Abstract

Specific short contacts are important in crystal engineering. Hydrogen bonds have been particularly successful and together with halogen bonds can be useful for assembling small molecules or ions into crystals. The ionic constituents in the isomorphous 3,5-dichloropyridinium (3,5-diClPy) tetrahalometallates 3,5-dichloropyridinium tetrachloridozincate(II), (C5H4Cl2N)2[ZnCl4] or (3,5-diClPy)2ZnCl4, 3,5-dichloropyridinium tetrabromidozincate(II), (C5H4Cl2N)2[ZnBr4] or (3,5-diClPy)2ZnBr4, and 3,5-dichloropyridinium tetrabromidocobaltate(II), (C5H4Cl2N)2[CoBr4] or (3,5-diClPy)2CoBr4, arrange according to favourable electrostatic interactions. Cations are preferably surrounded by anions and vice versa; rare cation-cation contacts are associated with an antiparallel dipole orientation. N-H...X (X = Cl and Br) hydrogen bonds and X...X halogen bonds compete as closest contacts between neighbouring residues. The former dominate in the title compounds; the four symmetrically independent pyridinium N-H groups in each compound act as donors in charge-assisted hydrogen bonds, with halogen ligands and the tetrahedral metallate anions as acceptors.

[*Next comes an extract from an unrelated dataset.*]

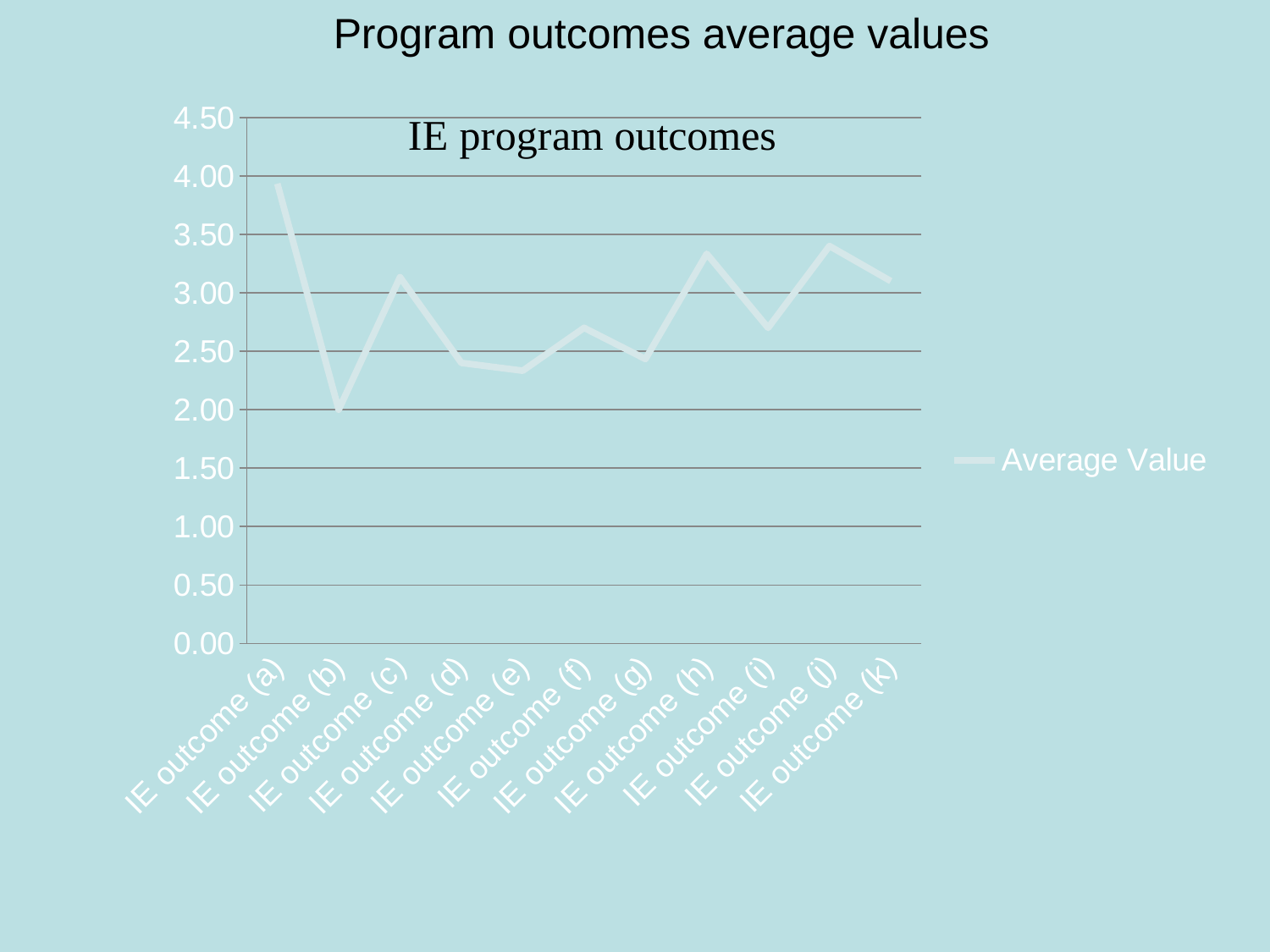
Is the value for IE outcome (a) greater or less than 3.50? greater Which has the larger average value, IE outcome (j) or IE outcome (i)? IE outcome (j) What is the title printed inside the chart area? IE program outcomes Is the value for IE outcome (e) greater or less than 2.50? less What is the name of the series shown in the legend? Average Value Is the value for IE outcome (h) greater or less than 3.00? greater Which IE outcome has the highest average value? IE outcome (a) Does the average value rise or fall from IE outcome (a) to IE outcome (b)? fall What kind of chart is shown on the slide? line chart How many series does the legend list? 1 Which IE outcome has the lowest average value? IE outcome (b) How many IE outcome categories are plotted along the x axis? 11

The M-X coordinative bonds in the latter are significantly longer if the halide ligand is engaged in a classical X...H-N hydrogen bond. In all three solids, triangular halogen-bond interactions are observed. They might contribute to the stabilization of the structures, but even the shortest interhalogen contacts are only slightly shorter than the sum of the van der Waals radii.